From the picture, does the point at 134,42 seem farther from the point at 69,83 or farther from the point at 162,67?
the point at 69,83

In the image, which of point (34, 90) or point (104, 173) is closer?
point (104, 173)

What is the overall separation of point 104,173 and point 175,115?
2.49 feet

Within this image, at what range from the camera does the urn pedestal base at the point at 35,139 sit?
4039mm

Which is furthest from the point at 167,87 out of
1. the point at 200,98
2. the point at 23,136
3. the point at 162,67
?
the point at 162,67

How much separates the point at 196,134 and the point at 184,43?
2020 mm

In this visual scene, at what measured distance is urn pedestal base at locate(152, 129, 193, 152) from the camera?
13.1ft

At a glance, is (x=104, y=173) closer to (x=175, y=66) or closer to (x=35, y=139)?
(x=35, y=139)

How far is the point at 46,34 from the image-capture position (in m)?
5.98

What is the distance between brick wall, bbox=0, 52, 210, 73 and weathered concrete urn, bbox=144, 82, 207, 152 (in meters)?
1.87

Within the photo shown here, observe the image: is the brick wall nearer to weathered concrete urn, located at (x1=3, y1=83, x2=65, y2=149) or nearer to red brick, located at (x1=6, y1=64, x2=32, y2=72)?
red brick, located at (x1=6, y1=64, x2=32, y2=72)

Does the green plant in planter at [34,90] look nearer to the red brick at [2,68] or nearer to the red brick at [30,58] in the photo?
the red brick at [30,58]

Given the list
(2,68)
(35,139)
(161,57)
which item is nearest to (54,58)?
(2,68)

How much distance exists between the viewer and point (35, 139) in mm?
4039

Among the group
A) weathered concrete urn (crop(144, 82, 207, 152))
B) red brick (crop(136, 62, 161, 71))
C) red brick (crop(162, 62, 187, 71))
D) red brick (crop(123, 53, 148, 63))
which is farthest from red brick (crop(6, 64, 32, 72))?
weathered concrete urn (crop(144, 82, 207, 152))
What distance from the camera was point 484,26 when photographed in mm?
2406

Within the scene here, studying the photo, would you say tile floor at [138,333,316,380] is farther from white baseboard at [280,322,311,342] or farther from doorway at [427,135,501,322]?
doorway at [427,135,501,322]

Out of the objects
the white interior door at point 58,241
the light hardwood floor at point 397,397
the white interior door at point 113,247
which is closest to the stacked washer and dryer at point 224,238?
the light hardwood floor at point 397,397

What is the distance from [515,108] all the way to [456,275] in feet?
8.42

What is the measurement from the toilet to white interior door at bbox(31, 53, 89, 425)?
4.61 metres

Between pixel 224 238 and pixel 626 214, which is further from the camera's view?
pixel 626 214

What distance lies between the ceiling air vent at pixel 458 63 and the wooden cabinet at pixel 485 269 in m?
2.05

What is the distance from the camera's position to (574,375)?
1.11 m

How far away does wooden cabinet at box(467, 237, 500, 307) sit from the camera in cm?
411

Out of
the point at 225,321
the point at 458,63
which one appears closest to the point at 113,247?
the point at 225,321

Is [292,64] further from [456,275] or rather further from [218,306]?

-=-=-

ZADANIE DO WYKONANIA | Przepisz słowo w słowo wszystkie dane powyżej, niczego nie zmieniając.

ROZWIĄZANIE ZADANIA |
From the picture, does the point at 134,42 seem farther from the point at 69,83 or farther from the point at 162,67?
the point at 69,83

In the image, which of point (34, 90) or point (104, 173) is closer?
point (104, 173)

What is the overall separation of point 104,173 and point 175,115?
2.49 feet

Within this image, at what range from the camera does the urn pedestal base at the point at 35,139 sit?
4039mm

Which is furthest from the point at 167,87 out of
1. the point at 200,98
2. the point at 23,136
3. the point at 162,67
?
the point at 162,67

How much separates the point at 196,134 and the point at 184,43?
2020 mm

In this visual scene, at what measured distance is urn pedestal base at locate(152, 129, 193, 152) from the camera?
13.1ft

At a glance, is (x=104, y=173) closer to (x=175, y=66) or closer to (x=35, y=139)?
(x=35, y=139)

How far is the point at 46,34 from the image-capture position (in m)?
5.98

What is the distance between brick wall, bbox=0, 52, 210, 73 and weathered concrete urn, bbox=144, 82, 207, 152 (in meters)?
1.87

Within the photo shown here, observe the image: is the brick wall nearer to weathered concrete urn, located at (x1=3, y1=83, x2=65, y2=149) or nearer to red brick, located at (x1=6, y1=64, x2=32, y2=72)?
red brick, located at (x1=6, y1=64, x2=32, y2=72)

Does the green plant in planter at [34,90] look nearer to the red brick at [2,68] or nearer to the red brick at [30,58] in the photo?
the red brick at [30,58]

Given the list
(2,68)
(35,139)
(161,57)
which item is nearest to (54,58)?
(2,68)

How much distance exists between the viewer and point (35, 139) in mm?
4039

Among the group
A) weathered concrete urn (crop(144, 82, 207, 152))
B) red brick (crop(136, 62, 161, 71))
C) red brick (crop(162, 62, 187, 71))
D) red brick (crop(123, 53, 148, 63))
which is farthest from red brick (crop(6, 64, 32, 72))?
weathered concrete urn (crop(144, 82, 207, 152))
What distance from the camera was point 484,26 when photographed in mm?
2406

Within the scene here, studying the photo, would you say tile floor at [138,333,316,380] is farther from white baseboard at [280,322,311,342] or farther from doorway at [427,135,501,322]?
doorway at [427,135,501,322]

Out of the objects
the white interior door at point 58,241
the light hardwood floor at point 397,397
the white interior door at point 113,247
which is closest to the stacked washer and dryer at point 224,238?
the light hardwood floor at point 397,397

What is the distance from [515,108] all the way to [456,275] in feet?
8.42

What is the measurement from the toilet to white interior door at bbox(31, 53, 89, 425)?
4.61 metres

Between pixel 224 238 and pixel 626 214, which is further from the camera's view?
pixel 626 214

What distance lies between the ceiling air vent at pixel 458 63 and the wooden cabinet at pixel 485 269 in m?
2.05

What is the distance from the camera's position to (574,375)?
1.11 m

How far away does wooden cabinet at box(467, 237, 500, 307) sit from the camera in cm?
411

Out of
the point at 225,321
the point at 458,63
which one appears closest to the point at 113,247?
the point at 225,321

Is [292,64] further from [456,275] or rather further from [218,306]?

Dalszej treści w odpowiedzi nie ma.